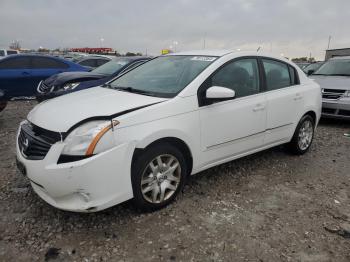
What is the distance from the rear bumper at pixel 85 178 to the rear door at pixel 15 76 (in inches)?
256

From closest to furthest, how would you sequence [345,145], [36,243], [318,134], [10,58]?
[36,243] → [345,145] → [318,134] → [10,58]

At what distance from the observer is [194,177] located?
12.9ft

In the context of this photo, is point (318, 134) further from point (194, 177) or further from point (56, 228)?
point (56, 228)

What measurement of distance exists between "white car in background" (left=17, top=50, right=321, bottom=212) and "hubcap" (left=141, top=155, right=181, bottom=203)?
1cm

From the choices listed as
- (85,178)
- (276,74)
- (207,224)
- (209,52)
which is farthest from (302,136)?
(85,178)

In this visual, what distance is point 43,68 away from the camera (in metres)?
8.86

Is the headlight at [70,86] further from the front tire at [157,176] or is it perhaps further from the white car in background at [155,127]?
the front tire at [157,176]

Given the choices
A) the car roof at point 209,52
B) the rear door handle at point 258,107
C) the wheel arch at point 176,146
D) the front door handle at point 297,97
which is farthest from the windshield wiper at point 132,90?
the front door handle at point 297,97

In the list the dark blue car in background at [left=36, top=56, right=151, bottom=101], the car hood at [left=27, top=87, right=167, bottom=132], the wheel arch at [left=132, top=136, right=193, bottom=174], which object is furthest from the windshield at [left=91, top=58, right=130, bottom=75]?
the wheel arch at [left=132, top=136, right=193, bottom=174]

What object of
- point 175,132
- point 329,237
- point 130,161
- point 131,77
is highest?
point 131,77

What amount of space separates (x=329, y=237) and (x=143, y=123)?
77.0 inches

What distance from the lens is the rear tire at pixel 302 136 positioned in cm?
463

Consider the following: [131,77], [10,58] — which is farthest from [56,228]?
[10,58]

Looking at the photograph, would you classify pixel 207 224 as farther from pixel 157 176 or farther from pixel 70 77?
pixel 70 77
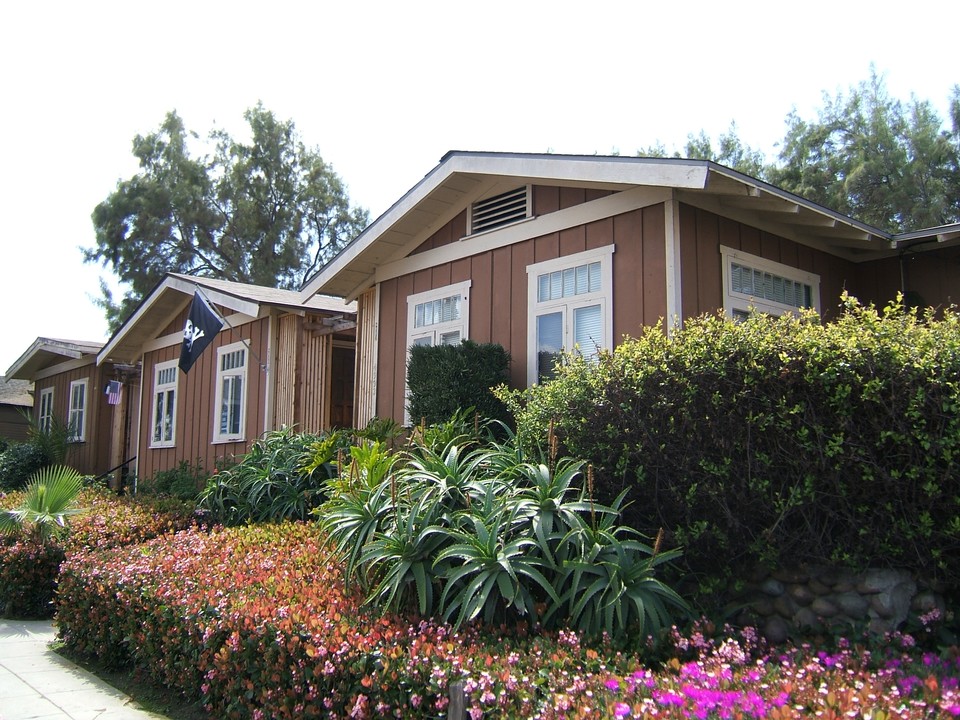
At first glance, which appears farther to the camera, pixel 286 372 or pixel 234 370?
pixel 234 370

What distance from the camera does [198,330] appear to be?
524 inches

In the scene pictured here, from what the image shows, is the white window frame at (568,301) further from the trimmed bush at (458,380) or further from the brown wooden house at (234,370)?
the brown wooden house at (234,370)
------------------------------------------------
What to work on:
Please retype, exactly and with the pictures left out, the lines from the line containing "What amount of" through the last line of the records above.

Written answer:
What amount of space separates (x=329, y=237) and (x=143, y=123)?
77.0 inches

What distance from the lens is the rear tire at pixel 302 136 positioned in cm?
463

Consider the following: [131,77], [10,58] — which is farthest from [56,228]?
[10,58]

Looking at the photograph, would you classify pixel 207 224 as farther from pixel 157 176 or farther from pixel 70 77?
pixel 70 77
At first glance, which appears farther to the camera, pixel 286 372 or pixel 234 370?
pixel 234 370

What distance from the camera does [198,330] appear to be?
524 inches

In the scene pictured here, from what the image shows, is the white window frame at (568,301) further from the trimmed bush at (458,380) or further from the brown wooden house at (234,370)?
the brown wooden house at (234,370)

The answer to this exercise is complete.